━━ TEXTO DE LECTURA

El eminente epistemólogo Karl Popper, en particular, se constituyó en uno de los más consecuentes impugnadores de la ideología. Dedicó intensos esfuerzos para descalificar al marxismo (y al psicoanálisis) considerándolos carentes de base científica, a partir de su concepción de la ciencia como sistema de aserciones susceptibles de ser falsadas. Para una concepción que hacía de la ciencia la piedra angular de la racionalidad la crítica tendía, en definitiva, a negar toda base racional, tanto al marxismo como al psicoanálisis. De sus libros La sociedad abierta y sus enemigos y Miserias del historicismo se desprende una concepción adversa a los determinismos históricos y contraria también a toda pretensión de ingeniería social holista. La política, en tanto actividad destinada a operar sobre la sociedad en el sentido del cambio y de la organización, no puede ser entendida más que como ingeniería social fragmentaria. Desde una defensa de la libertad vinculada a un ideario claramente conservador, Popper impugna lo ideológico -en lo que ve una insustentable tentativa de formular ingenierías sociales globales- por liberticida e irracional. Las sociedades abiertas no dejan espacio para el pensamiento ideológico, que es el de sus enemigos. Hay que decir que las citadas obras de este importante filósofo figuran entre las obras más influyentes sobre la teoría política de la época.
Esta escuela adquirió especial relieve, en gran medida como consecuencia de las teorías de Daniel Bell que, al contrario de Popper, tienen un carácter marcadamente historicista. Esas teorías anunciaban el advenimiento de una sociedad postindustrial centrada en la información producto natural e inevitable de una evolución de la estructura social relacionada con el aumento de la producción, a su vez motorizado por el constante y permanente desarrollo tecnológico. Esta teleología histórica, este determinismo tecnocientífico aparece conjugado con la liquidación de toda reflexión sobre la ideología, a la cual se presenta o bien como el falso instrumento de los totalitarismos que se oponen al progreso o como un conjunto de creencias supersticiosas que una renovada ciencia social no puede sino eliminar.
Entre los críticos de la ideología que, sin embargo, rescatan la vertiente filosófica recusando la chatura de los excesos empiristas de los cientistas sociales merecen citarse los trabajos del influyente teórico conservador Michael Oakeshott quien, en libros como Rationalism in Politics, establecía una distinción entre las instancias tradicionalista e ideológica en la política. El punto básico era que la ideología representaba una simplificación, una abstracción, lo que Oakeshott llamaba un "compendio abreviado" de la realidad social. Según este modo de ver las cosas los ideólogos seleccionan y, en consecuencia, distorsionan a una realidad mucho más compleja. De modo que el único abordaje serio sobre los temas sociales debe necesariamente ser no ideológico pero filosófico y más académico. Los desarrollos teóricos de Oakeshott y sus estudios sobre la racionalidad en política que han sido considerados como expresión de las formas liberales del pensamiento conservador aparecen, con matices, en la obra de numerosos escritores más recientes, de la década de 1980.

━━━━

(QUÉ HACER):
a) Traduce al inglés esta oración del texto sobre los críticos de la ideología: "Las sociedades abiertas no dejan espacio para el pensamiento ideológico, que es el de sus enemigos."
b) Prosigue el texto sobre los críticos de la ideología a partir de su última oración.
El material no interviene en nada de esto.

━━ SECCIÓN DE DATOS

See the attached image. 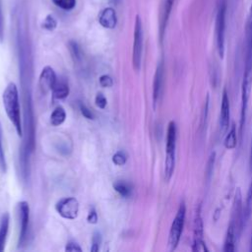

━━━━

(RESPUESTAS POR TAREA):
a) Open societies leave no room for ideological thinking, which is that of their enemies.

b)
La época del triunfo del neoliberalismo conservador.
Los acontecimientos que arrancan en París en mayo de 1968 pusieron de manifiesto las tensiones que el "círculo virtuoso" del modo de acumulación fordista y de la política keynesiana estaban enmascarando y la consiguiente sobrevivencia de controversias profundas en torno a las circunstancias de la sociedad de la época. Ponen de relieve, además, la insuficiencia del cientismo dominante especialmente en los medios angloamericanos, incapaz de hacerse cargo de la problemática que fuera más allá de los acotados temas de políticas públicas y de empirismo sociológico. Se desarrollan entonces concepciones teóricas que, a diferencia del conformismo de la ciencia social de la época, constituyen poderosas críticas, como las de Herbert Marcuse y Michel Foucault (17). Si bien no hicieron de la ideología un tema central, y pese a las profundas diferencias entre ellas, tuvieron en común el impulso crítico, la renovación metodológica y el radical rechazo del estilo de los cientistas políticos y sociales de la orientación del "fin de la ideología".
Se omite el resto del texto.